Dois anos depois, St. Louis foi reconhecida como uma cidade dos Estados Unidos. William Lane foi nomeado seu primeiro prefeito da cidade e fez os códigos de saúde, segurança nas ruas e reformas para as principais prioridades da área ribeirinha. Junto com um novo vereador - que substituiria o conselho de curadores original - Lane implementou consertos nas ruas e chegou a renomear muitas partes da cidade.

As práticas religiosas da região também evoluiriam ao longo deste período. Em 1802, seus ocupantes espanhóis deixaram e devolveram o domínio da Louisiana aos Estados Unidos. Como resultado, eles também pararam de financiar igrejas na área. Isso faria com que St. Louis ficasse sem um único padre católico por quase dezesseis anos. Padres católicos visitavam, mas nenhum se tornou residente permanente até Louis Dubourg ser nomeado em 1818.

Dubourg trabalhou rapidamente e teve um impacto significativo na nova cidade. Ele reconstruiu totalmente sua antiga igreja de madeira, transformando-a de uma estrutura simples de madeira em um prédio de tijolos. Ele também recrutou padres adicionais e criou um centro de treinamento teológico. Em 1826, uma segunda igreja influente apareceu e, por fim, estabeleceu sua própria diocese. Era administrado por Joseph Rosati, um padre muito viajado de Nápoles.

Ao mesmo tempo, a Igreja Católica estava mudando de forma e crescendo em influência em St. Louis, as comunidades protestantes locais também estavam se desenvolvendo. Em 1818, a primeira Igreja Protestante da região foi erguida na cidade. Foi construído por um missionário batista chamado John Peck e rapidamente floresceu longe do domínio opressor dos espanhóis.

Os metodistas também seriam bem-vindos na cidade, mas a religião demorou um pouco mais para se estabelecer. A primeira congregação metodista não chegou até 1821, embora os ministros estivessem presentes em uma capacidade informal por muitos anos. Entre 1811 e 1825, dezenas de novos ministérios e igrejas surgiram, incluindo a Igreja Presbiteriana e a Igreja Episcopal. A maioria já existia em alguma função há anos, mas só se tornou uma organização oficial após a Compra da Louisiana em 1803.

As denominações cristãs continuariam sendo os grupos religiosos mais influentes em St. Louis por muitas décadas. Não foi até a década de 1930 que qualquer comunidade de fé alternativa começou a construir uma presença. Em 1837, a primeira igreja judaica foi estabelecida e chamada de Congregação Hebraica Unida. Seguiu-se um aumento no número de mórmons na área, muitos dos quais já residiam há algum tempo, mas estavam apenas começando a se organizar.

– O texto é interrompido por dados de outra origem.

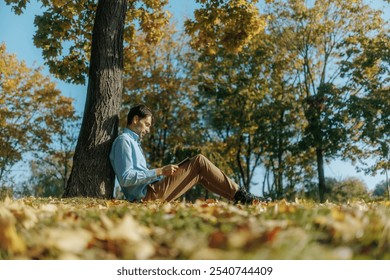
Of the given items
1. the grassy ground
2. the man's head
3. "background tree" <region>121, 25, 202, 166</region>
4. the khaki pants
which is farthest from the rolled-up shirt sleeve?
"background tree" <region>121, 25, 202, 166</region>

Apesar desse foco de atividade religiosa, St. Louis antes da Guerra Civil era um ambiente surpreendentemente secular. Os adoradores mais fervorosamente religiosos e mais influentes ainda eram os católicos e, entre aqueles que não eram, a escolha popular era não ter religião.

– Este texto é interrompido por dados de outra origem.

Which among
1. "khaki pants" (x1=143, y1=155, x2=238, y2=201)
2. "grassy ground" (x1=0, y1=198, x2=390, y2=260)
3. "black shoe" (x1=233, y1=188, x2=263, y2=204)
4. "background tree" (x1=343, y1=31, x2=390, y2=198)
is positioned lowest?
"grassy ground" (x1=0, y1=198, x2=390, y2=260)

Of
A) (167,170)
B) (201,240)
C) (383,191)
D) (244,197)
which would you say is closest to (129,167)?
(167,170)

Atividades Econômicas e Comerciais

Na esteira da compra da Louisiana, a economia em St. Louis ainda era fortemente complementada e apoiada pelo comércio de peles. Os principais comerciantes de peles na região eram a Missouri Fur Company de Manuel Lisa e a lendária família Chouteau, que formou uma aliança famosa com a tribo Osage das Grandes Planícies.

Devido à sua localização privilegiada e acesso aos principais recursos, St Louis era um dos entrepostos comerciais mais importantes da América. Atraiu uma série de investidores ricos e um grande número de famílias de imigrantes em busca de trabalho e oportunidades de negócios. Impressão e banco foram dois dos setores de crescimento mais rápido. Em 1808, Joseph Charles fundou o primeiro jornal da região. The Missouri Gazette foi a primeira publicação de notícias impressas a oeste do Mississippi.

Após o Pânico de 1819, a economia em St. Louis sofreu paralelamente à da maioria das outras regiões dos Estados Unidos. A primeira grande crise financeira desde antes da guerra expôs a fragilidade dos mercados financeiros e criou condições muito difíceis para as empresas locais. A economia em St. Louis não se recuperaria até 1924.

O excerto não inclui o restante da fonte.